É como se tivesse uma proximidade com o leitor. Além de escrever, o autor está narrando em voz
JEFERSON TENÓRIO
escritor
Autor de O Avesso da Pele (2020), Jeferson Tenório narrou o próprio livro a convite da Companhia das Letras, mesma editora que lançou a obra impressa. Foram necessárias sete sessões de gravação, cada uma com duração média de duas horas, para ler as 198 páginas e transformá-las em um audiolivro de cinco horas. Toda vez que Tenório lia diferente daquilo que havia escrito, escolhendo palavras que considerava mais adequadas para a história oral, precisava repetir e narrar exatamente como estava nas páginas.
— Justamente porque a pessoa, quando compra o audiolivro, quer exatamente o que está no impresso. Segundo a editora, é um atrativo quando o próprio autor ou autora narra o seu livro. É como se tivesse uma proximidade com o leitor. Além de escrever, o autor está narrando em voz — diz.
Tenório acredita que o audiolivro cumpre uma função importante para pessoas com deficiência audiovisual, mas não vê possibilidade de tornar-se um carro-chefe das editoras. De acordo com a pesquisa Nielsen BookData, encomendada pelo Sindicato Nacional dos Editores de Livros (SNEL) e pela Câmara Brasileira do Livro (CBL), os audiolivros representaram apenas 12% dos 13 mil títulos digitais lançados no Brasil em 2022 - o restante eram e-books (88%).

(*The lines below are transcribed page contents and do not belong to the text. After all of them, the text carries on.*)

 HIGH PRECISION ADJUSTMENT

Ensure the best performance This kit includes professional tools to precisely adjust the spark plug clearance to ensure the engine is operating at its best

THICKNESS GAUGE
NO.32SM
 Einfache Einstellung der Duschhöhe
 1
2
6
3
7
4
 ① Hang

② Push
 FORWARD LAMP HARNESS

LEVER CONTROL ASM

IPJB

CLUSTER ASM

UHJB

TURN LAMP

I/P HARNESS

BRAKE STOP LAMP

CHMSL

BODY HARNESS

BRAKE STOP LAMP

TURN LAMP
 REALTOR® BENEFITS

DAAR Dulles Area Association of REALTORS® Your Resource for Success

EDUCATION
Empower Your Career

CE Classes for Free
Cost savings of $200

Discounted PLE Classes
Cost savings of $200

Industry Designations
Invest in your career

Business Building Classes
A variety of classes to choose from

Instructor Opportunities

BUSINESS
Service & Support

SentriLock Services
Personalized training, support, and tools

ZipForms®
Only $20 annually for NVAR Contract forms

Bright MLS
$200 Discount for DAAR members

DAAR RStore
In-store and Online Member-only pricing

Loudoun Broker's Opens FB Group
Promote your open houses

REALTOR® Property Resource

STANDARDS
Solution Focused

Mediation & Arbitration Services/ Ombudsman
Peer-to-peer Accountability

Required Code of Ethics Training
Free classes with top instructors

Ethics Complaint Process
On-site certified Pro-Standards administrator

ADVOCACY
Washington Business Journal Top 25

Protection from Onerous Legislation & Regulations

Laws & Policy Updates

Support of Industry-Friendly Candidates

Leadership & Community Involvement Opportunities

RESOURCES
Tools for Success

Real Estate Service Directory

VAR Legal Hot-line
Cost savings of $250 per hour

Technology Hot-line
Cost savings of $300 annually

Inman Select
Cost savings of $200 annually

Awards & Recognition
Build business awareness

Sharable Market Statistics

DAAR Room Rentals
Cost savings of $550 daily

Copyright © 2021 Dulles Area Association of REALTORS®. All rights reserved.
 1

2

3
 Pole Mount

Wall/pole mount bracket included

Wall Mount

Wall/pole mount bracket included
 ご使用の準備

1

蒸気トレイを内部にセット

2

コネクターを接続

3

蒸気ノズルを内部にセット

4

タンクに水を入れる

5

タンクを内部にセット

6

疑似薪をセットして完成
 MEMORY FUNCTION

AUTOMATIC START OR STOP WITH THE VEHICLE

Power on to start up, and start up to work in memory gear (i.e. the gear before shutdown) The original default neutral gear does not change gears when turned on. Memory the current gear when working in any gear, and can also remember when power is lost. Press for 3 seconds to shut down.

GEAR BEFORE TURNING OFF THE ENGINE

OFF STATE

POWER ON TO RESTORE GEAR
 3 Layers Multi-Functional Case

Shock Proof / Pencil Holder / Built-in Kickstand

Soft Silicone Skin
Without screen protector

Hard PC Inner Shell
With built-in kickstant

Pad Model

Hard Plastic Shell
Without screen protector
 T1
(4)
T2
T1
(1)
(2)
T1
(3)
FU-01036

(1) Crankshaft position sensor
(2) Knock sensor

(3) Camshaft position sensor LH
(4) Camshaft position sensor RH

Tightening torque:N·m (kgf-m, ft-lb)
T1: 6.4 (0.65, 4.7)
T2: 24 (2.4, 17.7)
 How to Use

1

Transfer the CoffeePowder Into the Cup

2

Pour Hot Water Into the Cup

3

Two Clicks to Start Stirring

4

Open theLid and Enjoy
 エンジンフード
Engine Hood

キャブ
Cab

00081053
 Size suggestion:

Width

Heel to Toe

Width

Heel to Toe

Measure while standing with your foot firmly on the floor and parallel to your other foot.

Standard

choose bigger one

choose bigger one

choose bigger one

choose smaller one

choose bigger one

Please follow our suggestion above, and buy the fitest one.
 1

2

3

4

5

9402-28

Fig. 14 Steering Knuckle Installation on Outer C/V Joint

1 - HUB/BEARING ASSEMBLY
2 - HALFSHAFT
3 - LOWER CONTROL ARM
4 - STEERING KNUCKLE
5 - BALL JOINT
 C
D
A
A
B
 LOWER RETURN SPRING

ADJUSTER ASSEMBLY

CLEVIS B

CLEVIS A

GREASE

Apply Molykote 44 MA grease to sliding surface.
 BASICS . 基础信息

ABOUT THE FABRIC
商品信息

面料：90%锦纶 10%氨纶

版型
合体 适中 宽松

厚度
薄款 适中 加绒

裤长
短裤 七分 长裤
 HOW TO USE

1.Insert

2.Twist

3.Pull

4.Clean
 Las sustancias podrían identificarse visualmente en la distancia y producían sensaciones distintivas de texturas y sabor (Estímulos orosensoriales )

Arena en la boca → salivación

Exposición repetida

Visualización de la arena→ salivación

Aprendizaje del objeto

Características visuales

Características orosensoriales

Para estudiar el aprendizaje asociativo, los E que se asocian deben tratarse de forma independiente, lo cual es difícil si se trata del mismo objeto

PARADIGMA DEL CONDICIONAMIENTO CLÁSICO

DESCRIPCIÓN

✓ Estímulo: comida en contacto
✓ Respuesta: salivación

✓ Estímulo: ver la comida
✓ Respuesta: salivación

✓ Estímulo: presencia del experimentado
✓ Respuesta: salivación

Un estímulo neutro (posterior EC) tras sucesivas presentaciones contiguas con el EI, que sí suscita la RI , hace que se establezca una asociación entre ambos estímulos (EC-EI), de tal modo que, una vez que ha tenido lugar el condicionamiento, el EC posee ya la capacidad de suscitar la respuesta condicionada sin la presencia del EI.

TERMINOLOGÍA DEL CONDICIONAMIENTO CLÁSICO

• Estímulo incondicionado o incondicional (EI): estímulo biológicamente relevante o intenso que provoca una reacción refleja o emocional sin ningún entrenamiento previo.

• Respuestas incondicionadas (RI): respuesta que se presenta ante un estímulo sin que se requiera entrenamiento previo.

— Acho que o audiolivro ainda não pegou como se espera. Talvez, em um futuro próximo, consiga ter mais saída. Ele cumpre um papel social importante para pessoas com deficiência visual, e isso deve ser levado em consideração. Às vezes, a gente pensa que uma coisa substitui a outra. Acredito na concomitância dessas plataformas – diz o escritor.
Há 10 anos no mercado de audiolivros, a Tocalivros funciona como uma produtora e também como plataforma de áudio para executar histórias próprias e produzidas por outras editoras. Já lançou 2,5 mil títulos, entre infantis, clássicos, biografias e auto-ajuda. Oferece a compra individual de cada audiolivro ou assinatura. Diretor editoral da empresa, Fábio Ueara enxerga com esperança o mercado de audiolivros no Brasil, principalmente diante da facilidade que o formato oferece para quem leva uma vida corrida:
– Todo ano, crescemos ao menos 20% na produção de audiolivros. O mercado de audiolivros não é mega conhecido, mas acredito que a tecnologia pode ajudar a levar a leitura para mais pessoas, seja em e-book, seja em áudio. Tendo internet e celular, você pode ouvir o livro em qualquer momento que quiser. O audiolivro também dá praticidade, você pode ouvir em qualquer momento. Andando na rua, lavando a louça, dirigindo carro. É só o começo, mas é um começo animador.